Мы не напьёмся в свои пятьдесят

Я знаю, что будет потом. Мы напьёмся. Мне будет 50, я позову своих друзей, и они придут. То есть, они не придут, потому что у них будут дела и они будут за рулём, но представим, что они придут - лысые и седые, те, кого я застал с юношескими патлами и поджарыми животами.

Они придут - их осталось немного, и каждому в этом году 50. Мне - первому. Потом Саше, который занят тем же, чем я. Потом Гоше, сидящему в кассе супермаркета. Потом Олегу, ведающему манометрами и чем там ещё можно ведать в котельной, отапливающей бывшее хозяйство АТП.

Я скажу им речь. Или тост, неважно. Он будет такой. «Мы всё проспали!» - скажу я им. - «Мы никакие».

Мы всё проспали. Потому что долго взрослели. Предыдущее поколение - оно было хватче, организованнее, ярче. Оно брало судьбу за рога. Когда строило страну и разрушало страну, когда боролось за мир и воевало в Афгане, когда хлопало вождям и свергало вождей - оно вершило большие дела.

Мы же долго числились в юниорах, а потом сели на скамейку запасных, подвинутые молодыми - хваткими, организованными, злыми. Мы не отметились на больших стройках. Не рвались в космос. Не били врага. Мы седые и лысые, но не настолько, чтобы ходить в ветеранах, сгибаясь под тяжестью наград. У нас нет наград, и это правильно. Нас не за что награждать. С нас довольно грамот и благодарностей, сложенных в пыльную папку.

Мы похожи на шукшинского старика. Его считали умным. Потому что когда ушли его сверстники, деревня заметила: а этот-то жив! Значит, что-то в нём есть, если другие там, а он здесь.

А он не блистал умом. Он просто жил и жил. Не лез на рожон. Был осмотрительным. Не брал на себя лишнего. И дотянул до преклонных лет. Он дотянул - теперь наша очередь. Слыть умными в силу возраста. Если сможем. Других достижений нет.

Помнишь, Гоша - скажу я Гоше, - помнишь, Гоша, как в 1991-ом мы прочли объявление об Испании? Советскую молодёжь звали собирать апельсины. Да, может быть, нам не заплатили бы ни копья, может, было бы трудно, нас даже могли бросить посреди Пиренеев без гроша в кармане. Но это было бы эдвенче - приключение.

А мы оробели и остались в Собинке. И в следующие 30 лет лишь переместились на 30 километров восточнее - во Владимир. Это всё. Ты сидишь на кассе, я сижу в редакции. Нас разделяют двести шагов. Ты считываешь штрих-коды, а я мысленно обращаюсь к тебе: для истории мы равны. Ноль, умноженный на ноль, по любому ноль, такие дела, брат.

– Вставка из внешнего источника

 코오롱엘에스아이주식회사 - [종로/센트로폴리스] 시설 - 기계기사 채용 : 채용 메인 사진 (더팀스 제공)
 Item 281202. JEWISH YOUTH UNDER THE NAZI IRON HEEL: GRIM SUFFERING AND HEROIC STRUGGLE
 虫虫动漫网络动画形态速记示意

Чёрт побери, подумать только, в каком-то занюханном Симбирске в одной гимназии сидели два сопливых гимназиста, которые потом перевернули мир. Керенский и Ленин. Из каких только заштатных городов и селений, деревень и местечек, настоящих медвежьих углов не являлись люди, заставлявшие говорить о себе свет!

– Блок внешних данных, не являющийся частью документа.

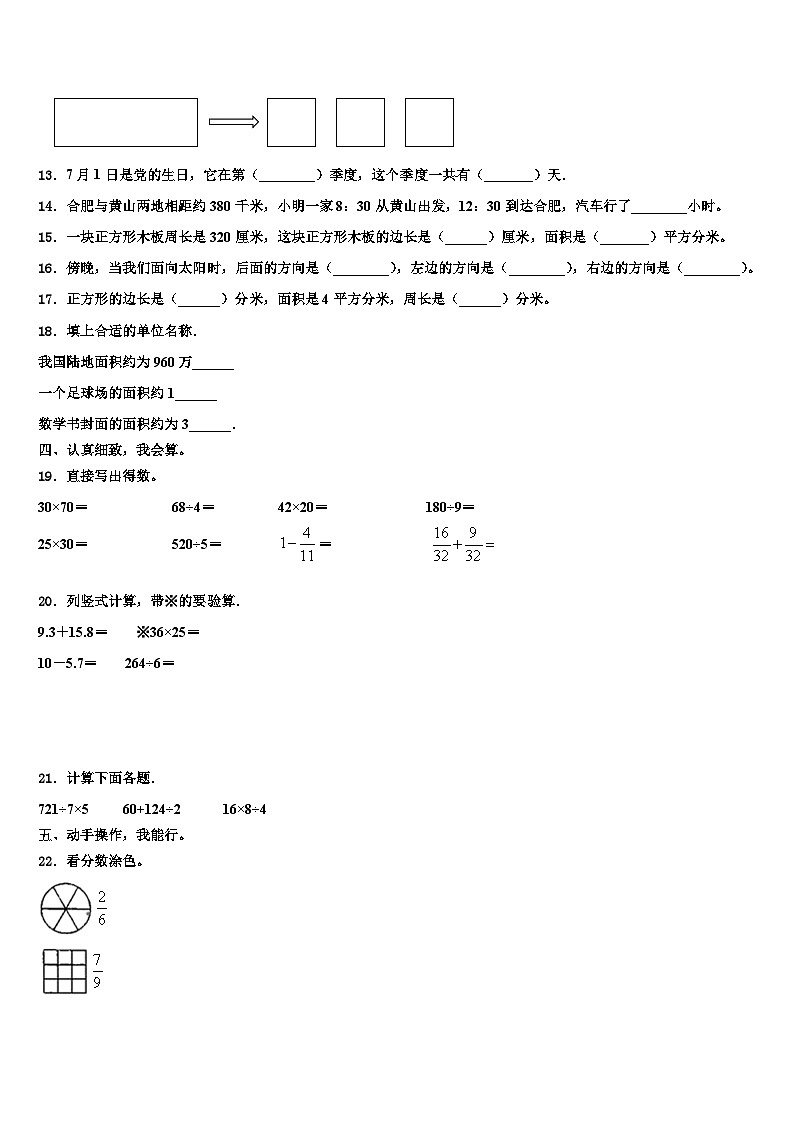 黑龙江省哈尔滨市香坊区2023届数学三下期末教学质量检测试题含解析第2页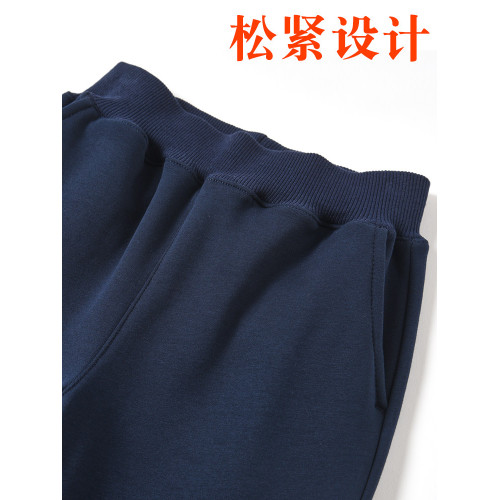 加絨校服褲子藏青色小學生初中秋冬季校褲男童女童兒童藍色運動褲
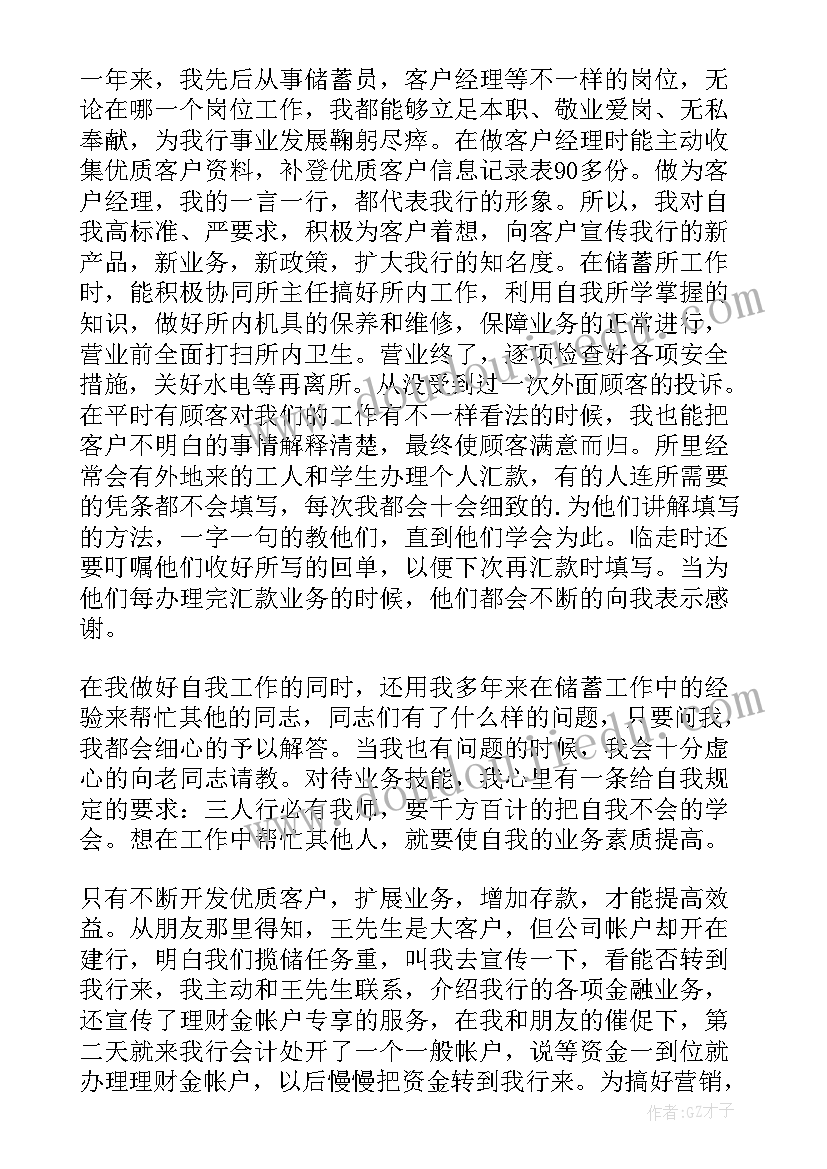 2023年个人客户经理年度考核个人总结(大全9篇)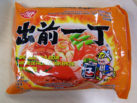 nissin_spicy_seafood-1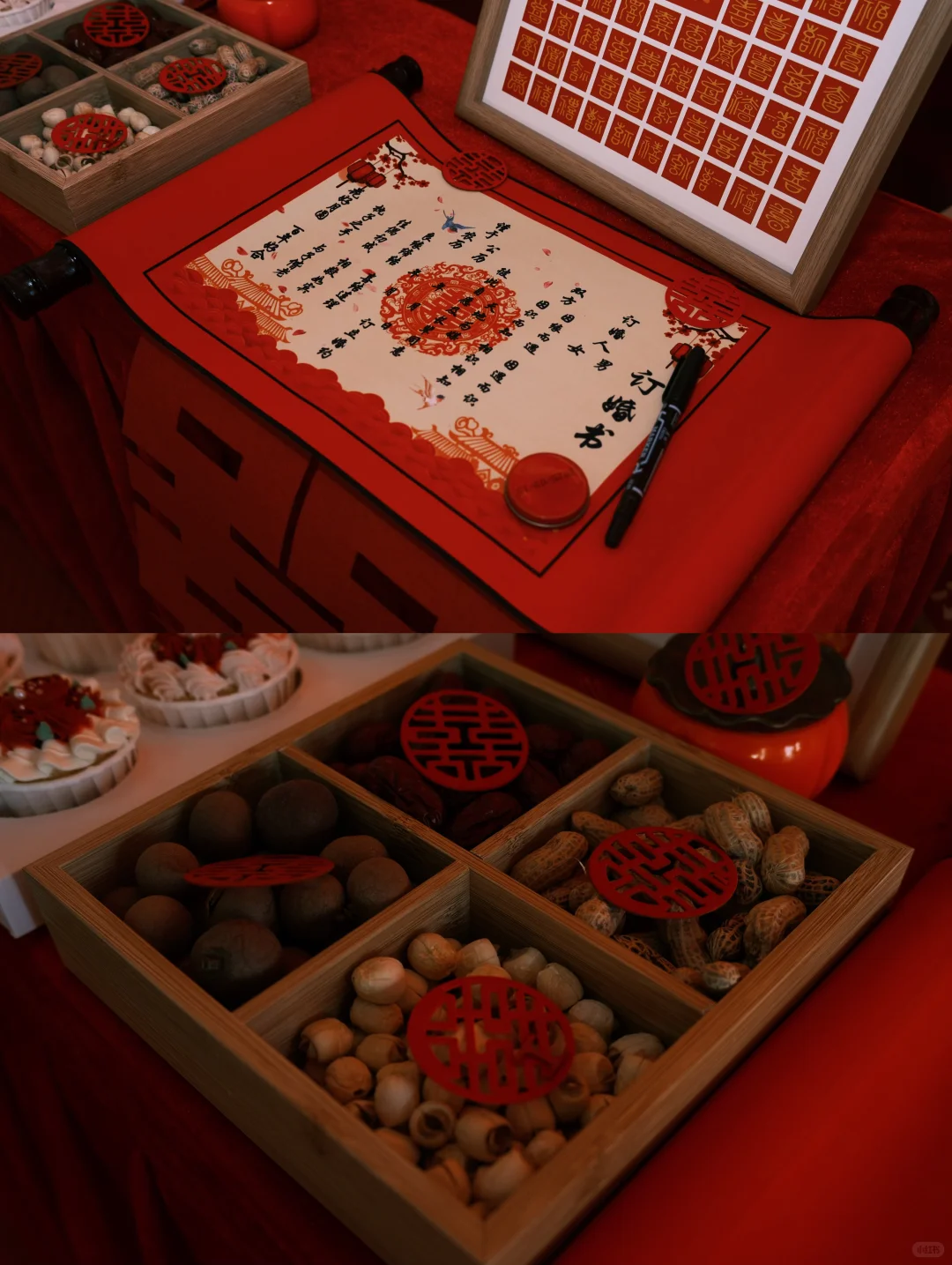 拍一拍幸福的订婚宴～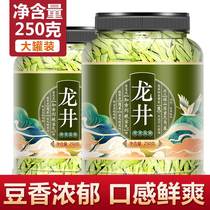 Longjing Tea Leaf Official Flagship Store 2023 New tea Ming pre-level green tea 500g Hangzhou Rain Former tea yourself Drink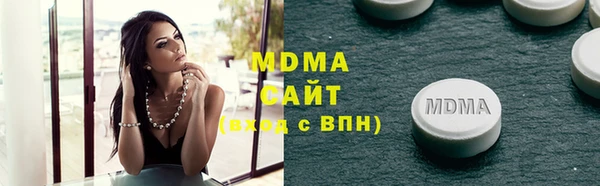 MESCALINE Володарск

А мы, что сделали мы, друзья и однокашники, полвека покоптив это небо? Я мечтал написать книгу - где она? Она разбрызгана по газетным статейкам, выпущенным большей частью под псевдонимами. Мы все о чём-то мечтали - где оно, это всё?

Нами всё ещё управляют те, кто старше нас, а когда умрут - придут молодые, ибо одряхлевший мир сметают молодые сердца, а не наши, заплывшие жиром и подпираемые печенью.

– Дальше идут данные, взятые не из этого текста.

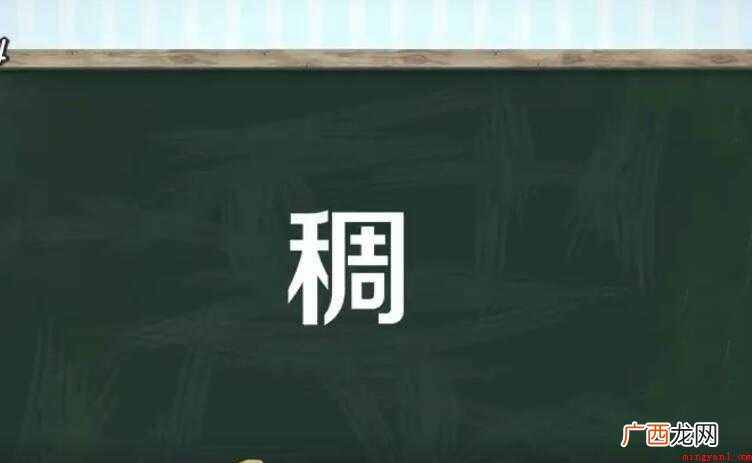 稠的组词有哪些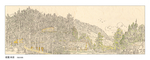 村居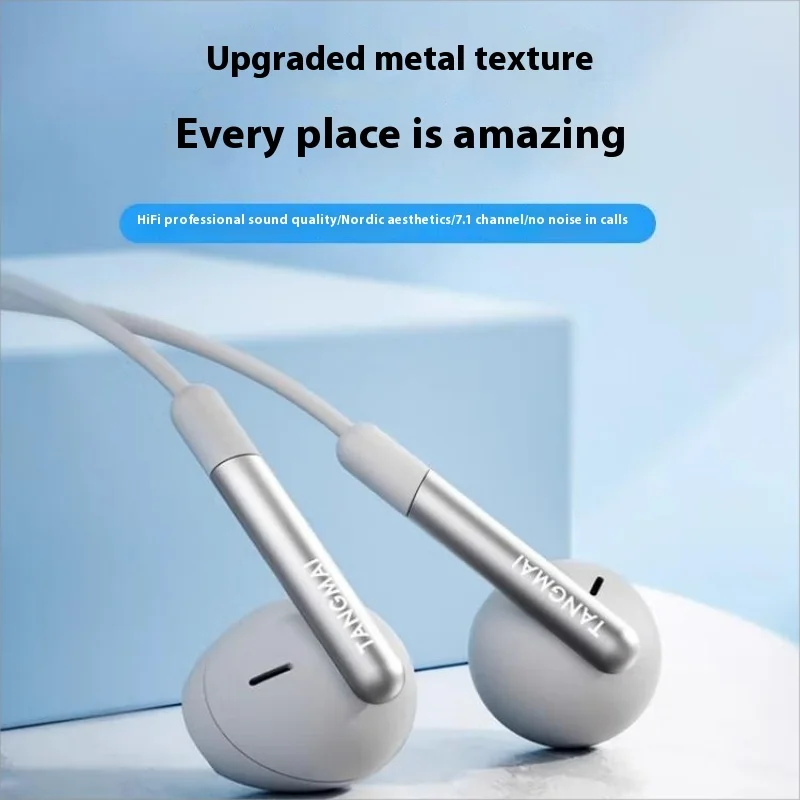 TONEMAC T5 Wired Earphones With Mic Hi-def Call Alloy Appearance Noise Reduction Half In-Ear HiFi Earphone Custom Gaming Earbuds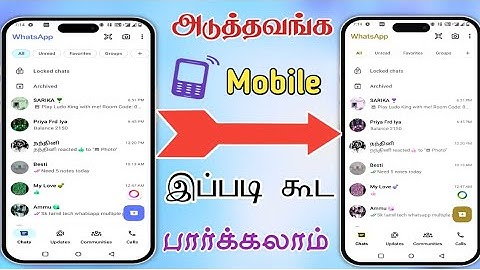 Mobile hack checking in tamil | How to protect mobile from hackers tamil | How to find hidden apps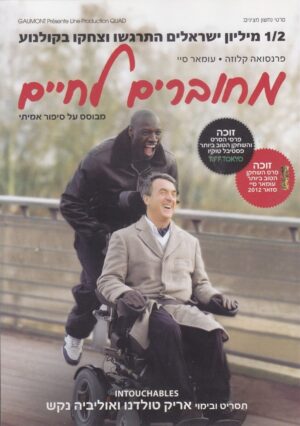 מחוברים לחיים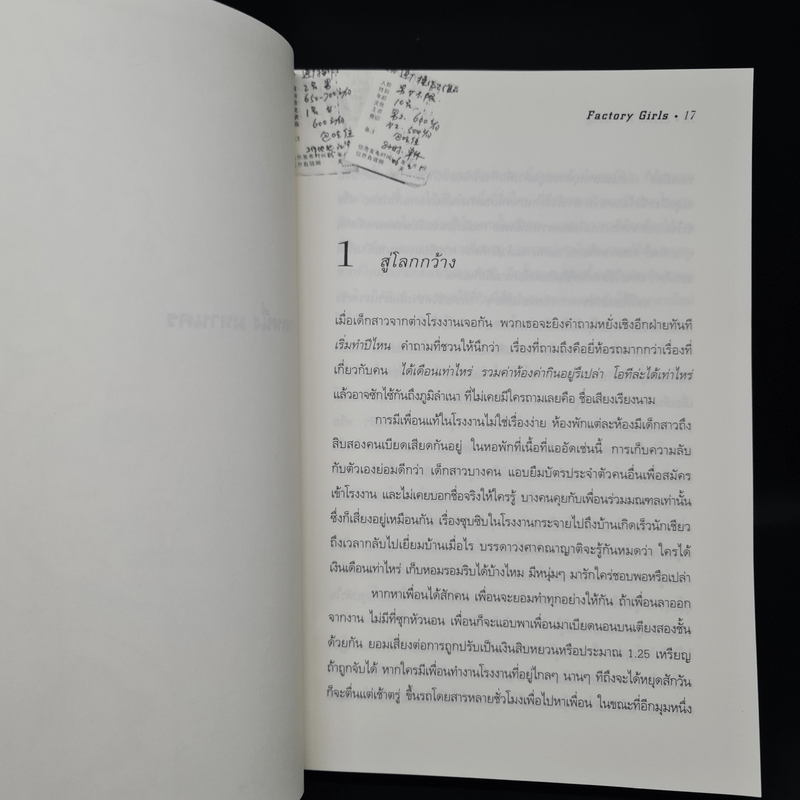 สาวโรงงาน Factory Girls - เลสลี่ ที. จาง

Мы смотрим на детей, и думаем, что они - наше продолжение. Не дай Бог! У нас всё ушло в трубу - мечты, слова, мысли. Мы хвастаем друг перед другом ширью квартир и лошадиными силами под капотом, как когда-то моя соседка - купленной стенкой «Русь». Мы станем смешны нашим детям! Когда-нибудь они перестанут гордиться нами и будут нас жалеть. Это неплохо. Они добры.

Пятьдесят. Я поднимаю бокал и обращаюсь к своим друзьям. Я знаю, что будет потом.

Мы напьёмся. Если они придут. Но они не придут. Потому что будет рабочий день. И они за рулём. И кому-то утром надо везти тёщу в деревню. Или наоборот, самому ехать в деревню к тёще. Мы даже этого не можем - напиться в свои пятьдесят. Потому что мы прагматичные. Мы занятые. Мы делаем нужные, хотя и незаметные дела.

Если бы мы жили в деревне, то лет через 20 деревня заметила бы: «Да они умные!». Но мы в городе. Тут таких много. Не настолько старых, чтобы слыть мудрецами. Не таких молодых, чтобы ждать от нас больших дел.

Мы просто живём. А собственно, что ещё делать?